Asbestos Air Sampling Programs Determine Dust Levels in Mines
Read the U.S. Department of Labor (DOL) and the Mine Safety and Health
Administration (MSHA) report about their procedures to sample air quality in
mines. Miners are routinely exposed to dangerous dust, including asbestos.
Contaminant-specific sampling procedures may be obtained from the sources
referenced in the appendix. Health specialists and industrial hygienists in your
local Metal and Nonmetal Mine Safety and Health (MNMSH) District office are also
available to assist you.
Personal Exposure vs. Area Samples
Most allowable exposure levels
require the measurement of hazardous substance concentrations in the miner's
breathing zone (a two-foot diameter sphere surrounding the miner's head).
Breathing zone samples are personal exposure samples and are collected by
either holding the sample collection device in the miner's breathing zone or
attaching the sampling device directly to the miner. Breathing zone
concentrations cannot be determined by area sampling.
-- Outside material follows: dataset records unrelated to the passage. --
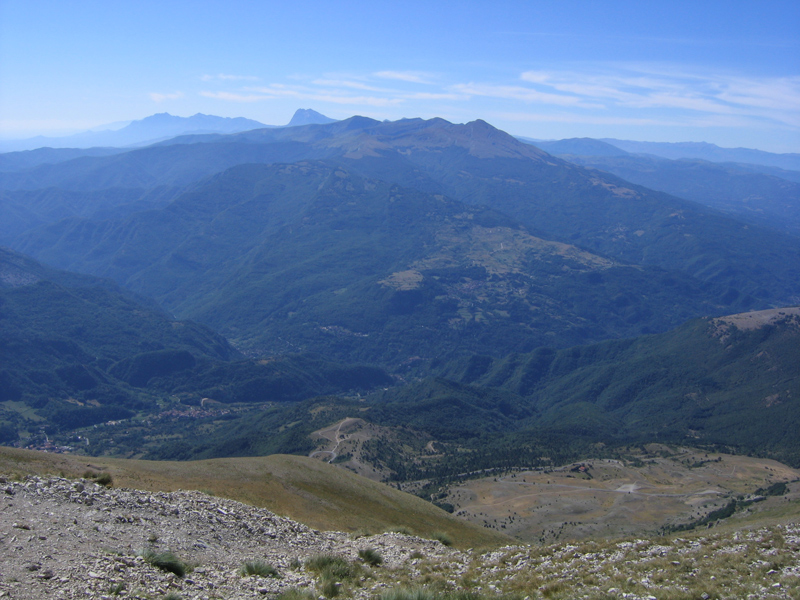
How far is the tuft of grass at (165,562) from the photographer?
19125 mm

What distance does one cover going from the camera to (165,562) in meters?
19.2

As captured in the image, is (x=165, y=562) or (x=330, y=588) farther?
(x=330, y=588)

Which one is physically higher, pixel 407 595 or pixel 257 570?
pixel 407 595

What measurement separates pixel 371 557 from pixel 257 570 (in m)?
5.91

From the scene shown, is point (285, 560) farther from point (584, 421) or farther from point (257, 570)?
point (584, 421)

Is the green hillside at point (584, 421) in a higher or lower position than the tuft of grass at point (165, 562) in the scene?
lower

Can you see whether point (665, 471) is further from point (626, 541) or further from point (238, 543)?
point (238, 543)

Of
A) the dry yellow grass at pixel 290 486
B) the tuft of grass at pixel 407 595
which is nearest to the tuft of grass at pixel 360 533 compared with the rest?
the dry yellow grass at pixel 290 486

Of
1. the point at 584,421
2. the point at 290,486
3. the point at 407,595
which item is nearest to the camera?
the point at 407,595

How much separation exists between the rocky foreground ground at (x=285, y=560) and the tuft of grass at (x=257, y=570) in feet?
0.29

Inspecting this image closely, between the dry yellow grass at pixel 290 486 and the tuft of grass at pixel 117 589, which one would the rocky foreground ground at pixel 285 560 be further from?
the dry yellow grass at pixel 290 486

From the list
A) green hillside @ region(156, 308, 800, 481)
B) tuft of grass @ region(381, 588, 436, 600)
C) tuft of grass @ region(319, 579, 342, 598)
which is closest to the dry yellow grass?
tuft of grass @ region(319, 579, 342, 598)

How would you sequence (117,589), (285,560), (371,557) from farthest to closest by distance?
(371,557) < (285,560) < (117,589)

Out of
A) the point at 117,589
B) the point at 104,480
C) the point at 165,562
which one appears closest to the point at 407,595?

Area samples are collected to determine concentrations of standard mine
gases, to screen qualitatively for the presence of other potential contaminants,
and to determine the effectiveness of controls.
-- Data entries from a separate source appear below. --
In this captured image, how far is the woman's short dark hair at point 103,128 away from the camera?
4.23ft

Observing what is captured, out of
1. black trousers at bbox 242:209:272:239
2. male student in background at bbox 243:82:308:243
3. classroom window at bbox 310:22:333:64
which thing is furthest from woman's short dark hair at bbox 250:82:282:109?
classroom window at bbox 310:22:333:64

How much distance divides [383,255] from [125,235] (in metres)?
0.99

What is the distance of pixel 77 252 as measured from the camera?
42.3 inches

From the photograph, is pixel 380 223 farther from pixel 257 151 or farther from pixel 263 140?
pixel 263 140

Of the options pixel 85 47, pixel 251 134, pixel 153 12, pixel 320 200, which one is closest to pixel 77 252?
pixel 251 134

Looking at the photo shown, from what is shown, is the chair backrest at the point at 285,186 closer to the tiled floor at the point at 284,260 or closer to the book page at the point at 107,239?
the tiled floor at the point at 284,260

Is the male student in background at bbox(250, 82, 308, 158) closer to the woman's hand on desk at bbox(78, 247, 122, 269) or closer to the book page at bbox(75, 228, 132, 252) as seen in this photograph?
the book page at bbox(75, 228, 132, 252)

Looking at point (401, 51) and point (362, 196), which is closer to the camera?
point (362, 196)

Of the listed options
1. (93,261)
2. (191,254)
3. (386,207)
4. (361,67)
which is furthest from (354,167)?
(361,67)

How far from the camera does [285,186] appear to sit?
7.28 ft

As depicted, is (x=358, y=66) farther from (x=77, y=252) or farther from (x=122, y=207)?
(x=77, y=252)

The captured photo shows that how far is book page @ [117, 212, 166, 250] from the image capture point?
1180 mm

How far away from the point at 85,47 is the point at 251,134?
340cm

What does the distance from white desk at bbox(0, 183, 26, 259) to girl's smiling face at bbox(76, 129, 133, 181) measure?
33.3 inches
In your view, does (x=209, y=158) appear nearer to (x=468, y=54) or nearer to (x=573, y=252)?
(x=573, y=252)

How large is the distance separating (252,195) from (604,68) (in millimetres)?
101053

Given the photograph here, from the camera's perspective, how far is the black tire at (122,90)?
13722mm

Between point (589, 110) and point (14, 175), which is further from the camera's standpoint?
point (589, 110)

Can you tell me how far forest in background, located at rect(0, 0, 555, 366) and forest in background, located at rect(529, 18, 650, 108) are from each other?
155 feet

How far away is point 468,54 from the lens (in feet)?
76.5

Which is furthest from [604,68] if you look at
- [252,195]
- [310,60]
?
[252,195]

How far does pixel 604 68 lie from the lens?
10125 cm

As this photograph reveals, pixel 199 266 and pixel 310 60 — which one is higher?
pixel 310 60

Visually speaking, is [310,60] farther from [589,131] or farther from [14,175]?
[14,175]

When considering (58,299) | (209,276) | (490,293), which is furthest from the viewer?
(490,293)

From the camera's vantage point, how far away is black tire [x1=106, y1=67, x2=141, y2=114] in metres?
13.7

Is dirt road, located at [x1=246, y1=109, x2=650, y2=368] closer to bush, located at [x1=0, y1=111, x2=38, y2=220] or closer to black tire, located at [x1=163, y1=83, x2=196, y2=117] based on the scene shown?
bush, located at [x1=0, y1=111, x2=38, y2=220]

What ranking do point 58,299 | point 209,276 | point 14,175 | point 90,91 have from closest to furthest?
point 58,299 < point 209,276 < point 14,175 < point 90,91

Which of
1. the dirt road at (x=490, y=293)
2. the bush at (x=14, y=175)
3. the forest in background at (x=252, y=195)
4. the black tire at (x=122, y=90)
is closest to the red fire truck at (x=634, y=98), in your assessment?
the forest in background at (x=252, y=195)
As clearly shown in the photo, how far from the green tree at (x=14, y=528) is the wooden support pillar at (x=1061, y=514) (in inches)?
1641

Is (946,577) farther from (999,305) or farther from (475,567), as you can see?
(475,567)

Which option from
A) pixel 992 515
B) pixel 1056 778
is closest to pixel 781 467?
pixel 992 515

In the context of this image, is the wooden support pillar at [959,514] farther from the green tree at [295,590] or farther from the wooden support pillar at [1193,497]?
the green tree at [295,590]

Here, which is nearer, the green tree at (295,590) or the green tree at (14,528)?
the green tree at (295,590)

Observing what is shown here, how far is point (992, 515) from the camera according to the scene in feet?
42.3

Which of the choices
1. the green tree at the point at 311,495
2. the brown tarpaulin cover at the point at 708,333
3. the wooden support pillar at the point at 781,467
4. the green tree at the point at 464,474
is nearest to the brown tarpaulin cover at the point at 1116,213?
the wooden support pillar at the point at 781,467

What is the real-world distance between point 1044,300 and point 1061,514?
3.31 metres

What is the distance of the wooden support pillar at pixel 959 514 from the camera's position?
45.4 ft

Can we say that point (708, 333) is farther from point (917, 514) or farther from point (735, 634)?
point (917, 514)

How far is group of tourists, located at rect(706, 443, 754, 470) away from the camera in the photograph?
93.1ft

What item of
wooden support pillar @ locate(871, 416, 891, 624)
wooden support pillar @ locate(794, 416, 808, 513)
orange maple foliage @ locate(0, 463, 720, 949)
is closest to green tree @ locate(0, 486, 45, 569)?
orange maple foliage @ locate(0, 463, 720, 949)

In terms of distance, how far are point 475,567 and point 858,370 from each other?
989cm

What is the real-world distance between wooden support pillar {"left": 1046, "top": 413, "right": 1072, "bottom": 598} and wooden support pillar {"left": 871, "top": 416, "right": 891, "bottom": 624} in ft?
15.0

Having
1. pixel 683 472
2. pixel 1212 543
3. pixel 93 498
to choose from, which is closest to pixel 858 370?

Area samples may also be used to identify potentially hazardous areas so that
more detailed observations and personal sampling can be performed in accordance
with the hazard level that was detected.
Number and Duration of Samples
Allowable exposure levels are
established in terms of time-weighted average exposures, short-term exposures,
and ceiling values. The duration of sample collection should be sufficient to
compare a miner's exposure to the appropriate allowable exposure level.